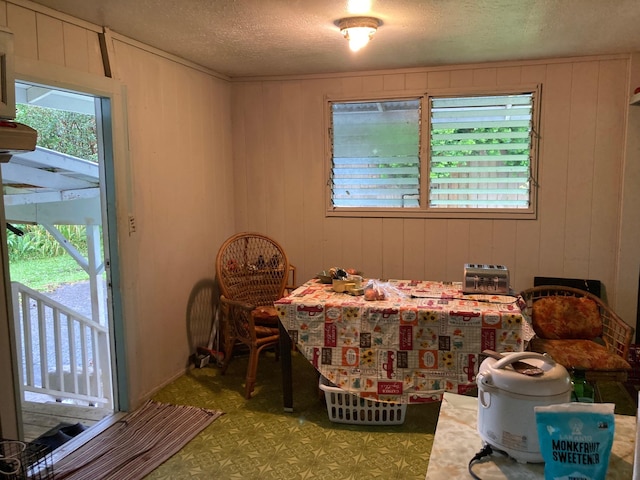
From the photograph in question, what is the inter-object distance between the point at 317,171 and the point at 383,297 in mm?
1718

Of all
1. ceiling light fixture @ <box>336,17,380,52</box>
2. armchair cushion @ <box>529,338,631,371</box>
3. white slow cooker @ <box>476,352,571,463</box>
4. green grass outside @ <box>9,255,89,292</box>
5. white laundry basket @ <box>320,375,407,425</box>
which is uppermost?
ceiling light fixture @ <box>336,17,380,52</box>

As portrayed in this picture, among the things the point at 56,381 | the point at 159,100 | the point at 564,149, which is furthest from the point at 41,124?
the point at 564,149

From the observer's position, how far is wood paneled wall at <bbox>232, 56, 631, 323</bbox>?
12.6 feet

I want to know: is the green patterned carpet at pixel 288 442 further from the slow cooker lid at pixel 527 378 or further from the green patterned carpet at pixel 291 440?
the slow cooker lid at pixel 527 378

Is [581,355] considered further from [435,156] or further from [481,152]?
[435,156]

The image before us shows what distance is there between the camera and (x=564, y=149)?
391cm

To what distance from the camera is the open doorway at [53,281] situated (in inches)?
141

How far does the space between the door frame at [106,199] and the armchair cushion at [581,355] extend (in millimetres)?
2607

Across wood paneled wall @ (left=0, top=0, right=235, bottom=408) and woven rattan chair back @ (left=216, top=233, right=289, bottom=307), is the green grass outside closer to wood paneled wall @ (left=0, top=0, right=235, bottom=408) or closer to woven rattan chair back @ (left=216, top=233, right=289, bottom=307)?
wood paneled wall @ (left=0, top=0, right=235, bottom=408)

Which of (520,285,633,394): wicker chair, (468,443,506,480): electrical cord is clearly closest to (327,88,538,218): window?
(520,285,633,394): wicker chair

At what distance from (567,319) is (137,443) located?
9.05 feet

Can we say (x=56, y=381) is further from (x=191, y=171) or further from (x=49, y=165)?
(x=191, y=171)

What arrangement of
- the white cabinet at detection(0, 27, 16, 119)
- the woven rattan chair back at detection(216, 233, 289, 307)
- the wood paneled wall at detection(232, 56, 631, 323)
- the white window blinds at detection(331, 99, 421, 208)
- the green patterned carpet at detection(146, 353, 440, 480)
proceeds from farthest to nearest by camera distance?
the white window blinds at detection(331, 99, 421, 208), the woven rattan chair back at detection(216, 233, 289, 307), the wood paneled wall at detection(232, 56, 631, 323), the green patterned carpet at detection(146, 353, 440, 480), the white cabinet at detection(0, 27, 16, 119)

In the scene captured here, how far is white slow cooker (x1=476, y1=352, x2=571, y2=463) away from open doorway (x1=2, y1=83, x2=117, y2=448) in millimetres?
2978
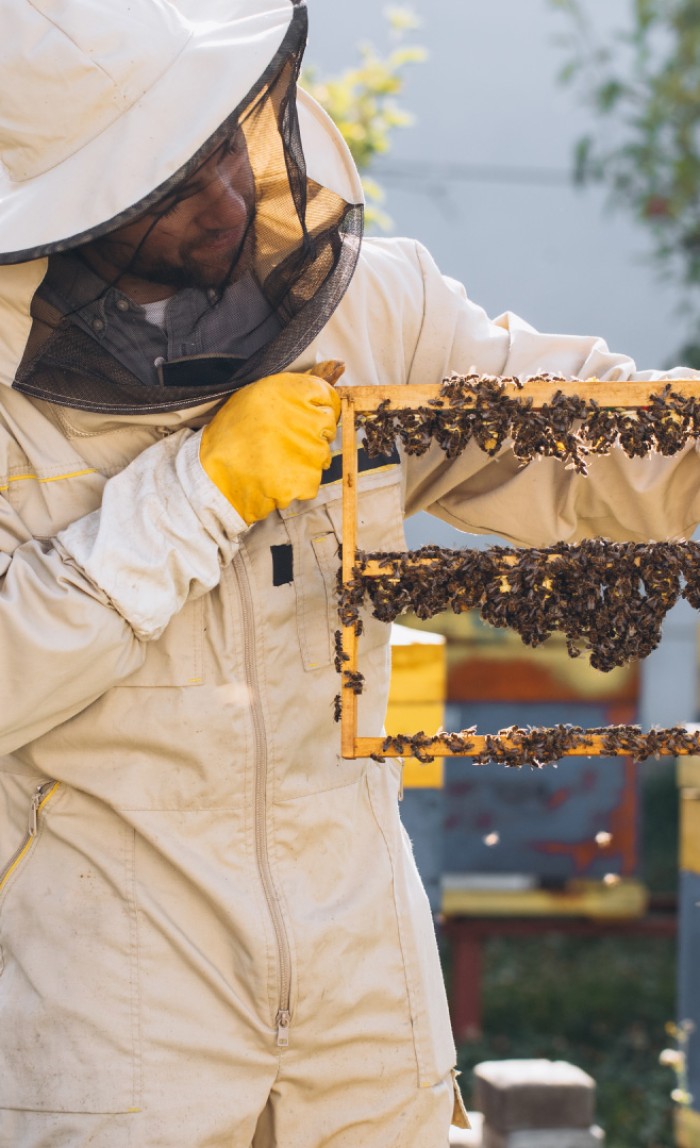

++++

[Stated problem]: Output the rows between the line holding "How far does" and the line holding "the white window blinds at detection(331, 99, 421, 208), the", inclusive, reproducing each line verbatim.

[Completed task]:
How far does the space between the door frame at [106,199] and the armchair cushion at [581,355] extend (in millimetres)?
2607

Across wood paneled wall @ (left=0, top=0, right=235, bottom=408) and woven rattan chair back @ (left=216, top=233, right=289, bottom=307), is the green grass outside closer to wood paneled wall @ (left=0, top=0, right=235, bottom=408) or closer to woven rattan chair back @ (left=216, top=233, right=289, bottom=307)?
wood paneled wall @ (left=0, top=0, right=235, bottom=408)

Which of (520,285,633,394): wicker chair, (468,443,506,480): electrical cord is clearly closest to (327,88,538,218): window?
(520,285,633,394): wicker chair

At what distance from (567,319) is (137,443) located?
9.05 feet

Can we say (x=56, y=381) is further from (x=191, y=171) or further from (x=49, y=165)?
(x=191, y=171)

What arrangement of
- the white cabinet at detection(0, 27, 16, 119)
- the woven rattan chair back at detection(216, 233, 289, 307)
- the wood paneled wall at detection(232, 56, 631, 323)
- the white window blinds at detection(331, 99, 421, 208)
- the green patterned carpet at detection(146, 353, 440, 480)
proceeds from farthest to nearest by camera distance?
the white window blinds at detection(331, 99, 421, 208), the woven rattan chair back at detection(216, 233, 289, 307), the wood paneled wall at detection(232, 56, 631, 323), the green patterned carpet at detection(146, 353, 440, 480), the white cabinet at detection(0, 27, 16, 119)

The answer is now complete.